Yann Raison du Cleuziou est maître de conférences en sciences politique à l’université de Bordeaux. Marc Chaumeil

    Après un début d'année apocalyptique pour l'image de l'Église, empêtrée dans les scandales de pédophilie, les prêtres constatent une ferveur retrouvée chez les fidèles. Avec le drame de Notre-Dame, « les catholiques ont eu l'impression que, pour une fois, ce qui les peinait attristait également le reste de la nation », explique Yann Raison du Cleuziou, spécialiste de la sociologie du catholicisme français et auteur d'« Une Contre-révolution catholique » (Seuil).

    Comment les catholiques ont-ils perçu l'émotion nationale suscitée par l'incendie de Notre-Dame ?

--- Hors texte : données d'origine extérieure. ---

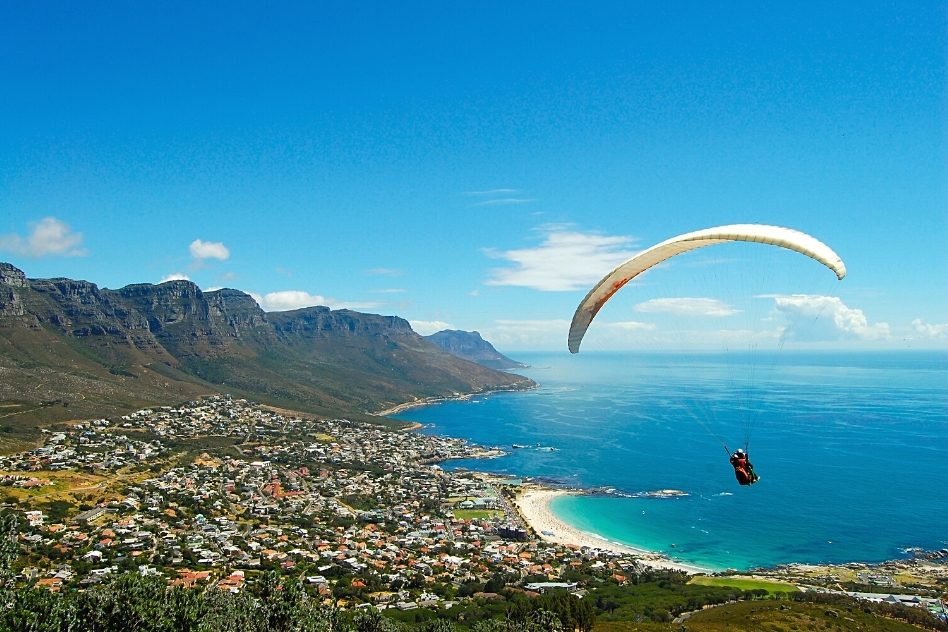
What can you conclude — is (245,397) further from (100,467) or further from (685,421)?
(685,421)

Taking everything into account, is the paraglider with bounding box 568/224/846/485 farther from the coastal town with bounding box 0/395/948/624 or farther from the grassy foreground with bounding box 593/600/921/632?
the coastal town with bounding box 0/395/948/624

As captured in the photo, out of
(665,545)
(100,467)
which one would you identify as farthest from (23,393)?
(665,545)

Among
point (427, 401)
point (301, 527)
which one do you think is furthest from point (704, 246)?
point (427, 401)

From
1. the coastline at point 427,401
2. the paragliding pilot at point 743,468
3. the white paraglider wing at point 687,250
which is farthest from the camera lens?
the coastline at point 427,401

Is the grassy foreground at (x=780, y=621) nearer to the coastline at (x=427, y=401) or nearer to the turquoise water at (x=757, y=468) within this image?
the turquoise water at (x=757, y=468)


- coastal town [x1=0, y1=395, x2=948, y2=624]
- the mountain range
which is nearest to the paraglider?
coastal town [x1=0, y1=395, x2=948, y2=624]

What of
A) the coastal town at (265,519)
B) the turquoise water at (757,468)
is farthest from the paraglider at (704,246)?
the turquoise water at (757,468)
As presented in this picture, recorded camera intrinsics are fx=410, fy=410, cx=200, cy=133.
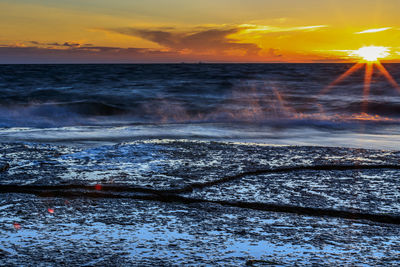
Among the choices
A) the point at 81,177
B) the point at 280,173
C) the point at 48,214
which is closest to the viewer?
the point at 48,214

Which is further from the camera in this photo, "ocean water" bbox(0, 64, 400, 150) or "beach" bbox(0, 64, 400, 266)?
"ocean water" bbox(0, 64, 400, 150)

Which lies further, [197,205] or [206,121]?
[206,121]

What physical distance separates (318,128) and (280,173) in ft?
15.1

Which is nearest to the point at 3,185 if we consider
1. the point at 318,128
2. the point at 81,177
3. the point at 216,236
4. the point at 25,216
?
the point at 81,177

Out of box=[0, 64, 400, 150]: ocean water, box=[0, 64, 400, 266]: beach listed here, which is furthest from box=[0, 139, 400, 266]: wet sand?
box=[0, 64, 400, 150]: ocean water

    YANN RAISON DU CLEUZIOU. Au début du printemps, les scandales sexuels dominaient leurs conversations. L'incendie de Notre-Dame leur a permis de sortir de cette ambiance lourde. Les catholiques ont alors eu l'impression que, pour une fois, ce qui les peinait attristait également le reste de la nation. Ils ont eu le sentiment de compter, d'être au centre, alors que les affaires les plaçaient dans les marges et les déviances. Cette peine nationale a été interprétée comme la nostalgie de ce que le catholicisme avait apporté au pays, Notre-Dame étant le symbole de la grandeur de la France.

    Quel impact cela a-t-il eu sur la spiritualité de ceux qui ont pris un peu plus leurs distances avec l'Église après les scandales sexuels ?

    Il faut d'abord dire que les affaires de pédophilie ont entraîné une prise de distance uniquement chez les gens déjà éloignés de l'Église, pas chez les cathos les plus pratiquants qui sont dans une démarche de serrons-nous les coudes. Chez les premiers, ces catholiques culturels dont certains avaient achevé de se détacher de l'institution, Notre-Dame n'a pas réveillé leur foi mais éventuellement un sentiment d'appartenance culturelle.

    L'Église de France va-t-elle faire fructifier cette éclaircie ?

    Elle essaie de valoriser son patrimoine. Elle en profite aussi pour évangéliser mais pas sûr que cela ait énormément d'écho.

    Quel est le point commun entre ce catholique culturel et celui qui manifeste devant l'hôpital de Reims afin de demander la poursuite des soins pour Vincent Lambert ?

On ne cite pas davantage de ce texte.